Besides, "the course of true love never did run smooth," as Lysander observes, and in seeing the muddle of our own times we are apt to overlook the fact that it was ever so. Faithlessness was hardly patented by Cressida, and even in Shakespeare's day, the theaters were full of Roman numerals. Sequels follow sequels. Romeo, let us not forget, was a heartstrong adolescent unable to imagine any girl save Rosaline -- until he set eyes on Juliet; and Juliet was a 13-year-old upstart who roundly abused both her murdering Romeo and her devoted nurse. Shakespeare himself addresses some of his most heartfelt statements of love to a beautiful young man, and to a mysterious "dark lady" who was not his wife.
Yet even though the heart may not have changed, the pressures and restrictions brought to bear on it have surely done so. The whole thrust of Shakespeare's play, after all, is that "lovers and madmen have such seething brains," that lovers, in short, are too full of folly, too much aflame, too rich in their imaginations. Nowadays, often, our problem seems just the opposite. Prudence makes us measure out our hearts with coffee spoons, and discretion is the better part of Valium. Love has always been a messy affair, and that is precisely why it cannot be easily legislated. Make romance a thing for lawyers, and callousness and shame turn into crime and punishment. Yet today we have girls suing their dates for standing them up, and star-crossed ex-lovers -- the former partners of William Hurt, Mike Tyson and Rock Hudson, to name but three -- counting the emotional cost in millions. Litigation means never having to say you're sorry.

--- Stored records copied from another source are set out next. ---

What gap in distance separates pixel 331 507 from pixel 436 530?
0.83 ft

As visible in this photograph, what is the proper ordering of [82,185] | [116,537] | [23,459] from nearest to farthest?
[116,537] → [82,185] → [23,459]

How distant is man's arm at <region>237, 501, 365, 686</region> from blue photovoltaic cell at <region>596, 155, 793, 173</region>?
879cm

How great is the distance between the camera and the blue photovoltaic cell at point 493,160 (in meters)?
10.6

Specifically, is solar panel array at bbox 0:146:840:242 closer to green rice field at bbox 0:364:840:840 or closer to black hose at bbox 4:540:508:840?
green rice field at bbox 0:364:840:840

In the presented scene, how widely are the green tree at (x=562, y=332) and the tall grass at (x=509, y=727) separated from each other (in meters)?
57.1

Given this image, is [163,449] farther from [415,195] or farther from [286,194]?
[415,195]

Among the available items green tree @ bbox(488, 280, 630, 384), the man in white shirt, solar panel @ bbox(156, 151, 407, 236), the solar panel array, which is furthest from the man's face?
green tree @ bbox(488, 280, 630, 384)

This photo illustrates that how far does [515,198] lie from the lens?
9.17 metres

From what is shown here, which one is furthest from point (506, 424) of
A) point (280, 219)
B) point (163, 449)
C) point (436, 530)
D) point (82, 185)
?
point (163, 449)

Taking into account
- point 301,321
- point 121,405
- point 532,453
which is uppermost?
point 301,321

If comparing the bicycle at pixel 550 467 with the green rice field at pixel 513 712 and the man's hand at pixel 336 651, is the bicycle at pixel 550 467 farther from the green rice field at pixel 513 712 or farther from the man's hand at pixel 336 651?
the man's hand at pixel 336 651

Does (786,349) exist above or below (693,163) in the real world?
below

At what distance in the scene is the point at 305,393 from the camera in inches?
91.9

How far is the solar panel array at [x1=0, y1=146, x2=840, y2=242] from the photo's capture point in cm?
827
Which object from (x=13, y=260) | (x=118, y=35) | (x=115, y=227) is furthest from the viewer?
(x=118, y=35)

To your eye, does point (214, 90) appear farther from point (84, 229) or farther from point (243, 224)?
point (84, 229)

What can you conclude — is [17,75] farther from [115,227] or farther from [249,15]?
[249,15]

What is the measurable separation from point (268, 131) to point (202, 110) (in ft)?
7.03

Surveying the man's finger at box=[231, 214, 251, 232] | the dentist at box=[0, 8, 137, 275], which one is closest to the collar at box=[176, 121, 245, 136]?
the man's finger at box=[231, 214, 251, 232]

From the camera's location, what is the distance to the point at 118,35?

Technology, too, serves to make our liaisons more dangerous. Rob Lowe was apparently uncovered by a videotape, common-law suitors are often betrayed by photographs, and, in response to all this, more and more people choose to interface, date or even make love over the phone. If a modern Juliet were to try to reach her lover before feigning her own death, she might well hear, "Hi! This is Romeo! Nobody's here right now . . ."
All this is not to suggest that caution is a bad thing: Romeo and Juliet died prematurely, after all. Romance has always included some degree of calculation. Indeed, the very notion of true love, according to many scholars, is a relatively recent invention; in most places, in most times, marriage has been a practical arrangement. Those who scoff at matrimonial ads in Indian papers may have few qualms about placing SWM notices in their local tabloids; a blind date is only an arranged marriage in potentia. If disease and collision liability have put a crimp in promiscuity, that may be all to the good. But just because love cannot be free, does it have to be so costly?
Perhaps in the end, then, the thing that separates us most from Shakespeare is simply his belief in fairies who can solve all our confusions by going above the heads of lawmakers. The classic premise of comedy, and the ritual revelry from which it springs, is of a story that concludes with a vision of unity, of natural harmony. So, after all the lunacies and bumps of Shakespeare's starlit night are over, the spirits come down to put everything to right, and the lovers awaken with the morning lark only to suspect that it was all a dream. Love is blind, and its victims are mad, the poet suggests, but only for a night, a brief, forgetful spell. Perhaps even in 1600 that might have seemed an escapist thought; in 1989, however, a midsummer night's dream may be our best hope of a happy ending.